BCG Matrisinin 4 Kategorisi
Nakit inekler, yavaş büyüyen bir sektörde pazar payı yüksek olan markalardır. Bu markalar genellikle işi sürdürmek için gereken nakit miktarından daha fazla nakit üretir. “Olgun” bir pazarda ağırbaşlı ve sıkıcı olarak görülüyorlar, ancak şirketler nakit yaratan nitelikleri nedeniyle bunlara sahip olmaya değer veriyor.
Düşük büyüme gösteren bir sektörde böyle bir yatırım boşa gitmiş olacağından, mümkün olan en az yatırımla sürekli olarak “sağılmaları” gerekir.
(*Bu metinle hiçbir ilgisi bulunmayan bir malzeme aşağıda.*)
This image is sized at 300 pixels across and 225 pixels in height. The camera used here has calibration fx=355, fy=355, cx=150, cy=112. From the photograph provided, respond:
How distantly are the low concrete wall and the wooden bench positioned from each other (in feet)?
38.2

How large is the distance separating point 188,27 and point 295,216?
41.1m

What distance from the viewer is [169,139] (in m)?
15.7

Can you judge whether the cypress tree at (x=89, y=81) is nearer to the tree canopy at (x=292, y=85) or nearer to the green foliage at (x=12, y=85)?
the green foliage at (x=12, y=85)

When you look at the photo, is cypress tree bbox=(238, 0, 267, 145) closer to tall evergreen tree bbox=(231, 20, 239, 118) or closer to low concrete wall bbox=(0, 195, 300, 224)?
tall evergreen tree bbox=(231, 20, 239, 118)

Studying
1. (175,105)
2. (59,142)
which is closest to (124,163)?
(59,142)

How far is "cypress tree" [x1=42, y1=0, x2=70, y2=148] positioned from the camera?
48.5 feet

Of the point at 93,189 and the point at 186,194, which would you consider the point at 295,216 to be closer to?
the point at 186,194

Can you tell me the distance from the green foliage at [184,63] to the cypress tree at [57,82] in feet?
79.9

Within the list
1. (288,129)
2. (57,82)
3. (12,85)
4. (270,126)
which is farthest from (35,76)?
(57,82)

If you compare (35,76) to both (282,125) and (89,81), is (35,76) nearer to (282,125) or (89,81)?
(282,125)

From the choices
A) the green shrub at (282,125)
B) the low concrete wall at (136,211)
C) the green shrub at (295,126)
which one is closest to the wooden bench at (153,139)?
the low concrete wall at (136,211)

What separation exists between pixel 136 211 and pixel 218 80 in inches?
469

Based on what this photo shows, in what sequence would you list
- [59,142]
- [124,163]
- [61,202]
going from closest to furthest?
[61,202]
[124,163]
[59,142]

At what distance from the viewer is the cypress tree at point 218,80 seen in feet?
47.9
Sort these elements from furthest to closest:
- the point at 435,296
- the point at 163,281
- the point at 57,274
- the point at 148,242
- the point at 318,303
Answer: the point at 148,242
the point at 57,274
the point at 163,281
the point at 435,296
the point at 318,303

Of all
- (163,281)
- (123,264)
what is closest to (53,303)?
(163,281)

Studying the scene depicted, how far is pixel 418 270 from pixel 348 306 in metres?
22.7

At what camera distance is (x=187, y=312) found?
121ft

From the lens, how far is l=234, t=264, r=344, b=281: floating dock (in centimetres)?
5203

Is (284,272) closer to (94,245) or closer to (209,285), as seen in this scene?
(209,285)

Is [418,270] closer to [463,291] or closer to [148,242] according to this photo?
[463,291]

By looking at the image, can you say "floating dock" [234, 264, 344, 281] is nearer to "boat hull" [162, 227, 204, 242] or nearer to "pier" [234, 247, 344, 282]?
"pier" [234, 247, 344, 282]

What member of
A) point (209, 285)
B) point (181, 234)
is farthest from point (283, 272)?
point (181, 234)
Böyle bir şirkete örnek olarak, bankacılık veya petrol gibi istikrarlı bir sektörde en iyi marka verilebilir.
Köpekler, olgun ve yavaş büyüyen bir sektörde düşük pazar payına sahip markalardır. Bu markalar veya ürünler, tipik olarak, işletmenin pazar payını korumaya ancak yetecek kadar gelir elde ederek “başarılı” olur. Başa baş bir birime sahip olmak, diğer iş birimlerine yardımcı olan iş ve sinerji sağlamanın sosyal faydasını sağlar. Ayrıca istikrar sağlarlar.
Belirsizler, hızlı büyüyen bir pazarda düşük pazar payıyla faaliyet gösteren markalardır. Çoğu işletme için bir başlangıç noktasıdır. Soru işaretleri, pazar payı kazanma ve yıldız olma potansiyeline sahiptir ve pazar büyümesi yavaşladığında nihayetinde nakit inekler haline gelir. Bu, örneğin teknoloji/AI/IoT alanındaki herhangi bir yeni şirket olabilir.
Yıldızlar, hızla büyüyen bir endüstride yüksek pazar payına sahip birimlerdir. Bunlar genellikle pazar veya niş lideri bir yörünge ile büyümüş soru işaretleridir. Böyle bir markaya örnek olarak Amazon verilebilir.
Çok Markalı Yönetim Markanız İçin Mantıklı Mı?
Bahsettiğimiz örnekler hakkında fark edebileceğiniz bir şey, hepsinin yeni markalar geliştirmek için kaynaklara sahip güçlü şirketler olduğudur. İşletmenizi kuruyorsanız, daha fazla marka yaratmaya çalışmadan önce güçlü bir marka kimliği geliştirmeye ve kitlenizle güven oluşturmaya odaklanın.
Güçlü bir marka farkındalığı geliştirmede başarısız olursanız, tüm ürünleriniz başarısız olabilir. İşletmeniz için uzun vadeli başarı elde etmek için, nedeninize odaklanmanız çok önemlidir.
Her güçlü markanın bilmesi gereken noktalar:
- Neden bu işin içindesiniz?
- Hedef kitleniz kim?
- Müşterinizin sorunlarını nasıl çözeceksiniz?
- Markanızı rekabette öne çıkaran nedir?
Çok markalı bir yönetimi üstlenmeye karar vermeden önce seçeneklerinizi değerlendirin. Hali hazırda insanların tanıdığı ve güvendiği bir markanız varsa, müşterilerinize hitap edecek yeni ürünleri genişletmek ve piyasaya sürmek için mükemmel bir potansiyel bulabilirsiniz.